Buying the receiver from my brother would essentially wipe out my "fun" account (where I stash cash for audio/tech toys), so that is a consideration to.

What are your thoughts?


----------



## tonyvdb (Sep 5, 2007)

The Denon is a good receiver and for $200 is not a bad deal (not great but not bad either) I would not worry about HDMI 1.4 (3D) as that is not really necessary given the cost. 3D is very expensive to get into and in my opinion a waist of money.


----------



## ndurantz (Aug 10, 2008)

Thanks for the reply and thoughts!

After doing some more research, it looks like the Denon also has dynamic volume EQ and dynamic cinema EQ, which would be a plus as we pull in our TV OTA and the commercials are LOUD and listen to a lot of movies late at night and don't want to wake the kids. Onkyo doesn't have that.

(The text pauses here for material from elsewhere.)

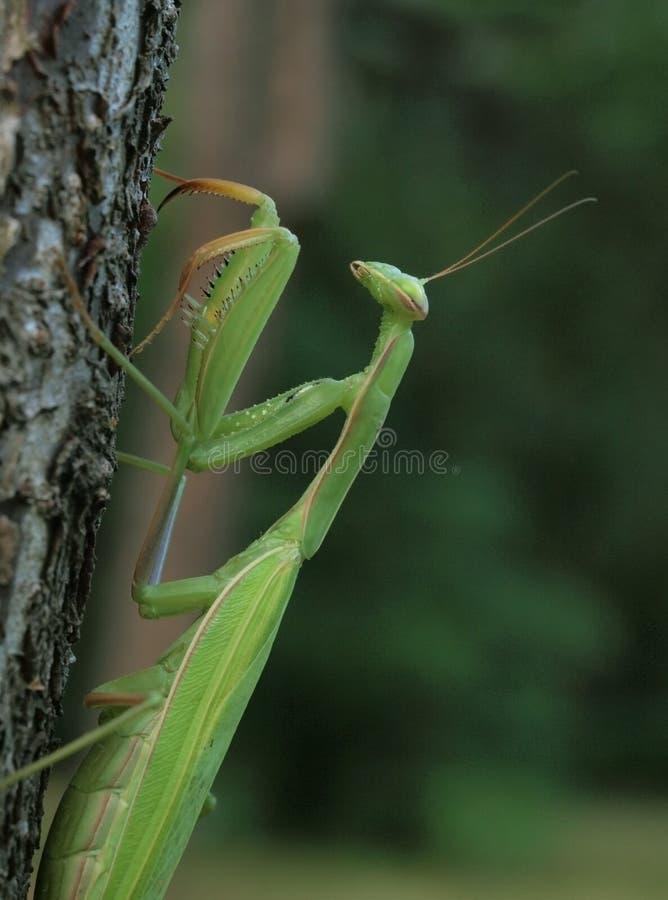 Download Praying mantis stock image. Image of praying, religiosa - 15775539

I was considering purchasing a Marantz HT Receiver in a couple of years, which was the hesitation on the Denon. Denon vs. Marantz?


----------



## tonyvdb (Sep 5, 2007)

Onkyo still offers allot more bang for buck these days Marantz is always late with coming out with new features sometimes even two years behind. Most Onkyo's have Audyssey Dynamic EQ 
and Audyssey Dynamic Volume so thats not an issue. Personally Onkyo is my first recommendation.


----------



## ndurantz (Aug 10, 2008)

tonyvdb said:


> Personally Onkyo is my first recommendation.


Did you mean Denon? I already have an Onkyo.


----------



## tonyvdb (Sep 5, 2007)

Sorry, What I meant is if your going to buy new Onkyo would be my first choice. The Denon that you can buy for 200 is what I would do for now.


----------



## ndurantz (Aug 10, 2008)

tonyvdb said:


> Sorry, What I meant is if your going to buy new Onkyo would be my first choice. The Denon that you can buy for 200 is what I would do for now.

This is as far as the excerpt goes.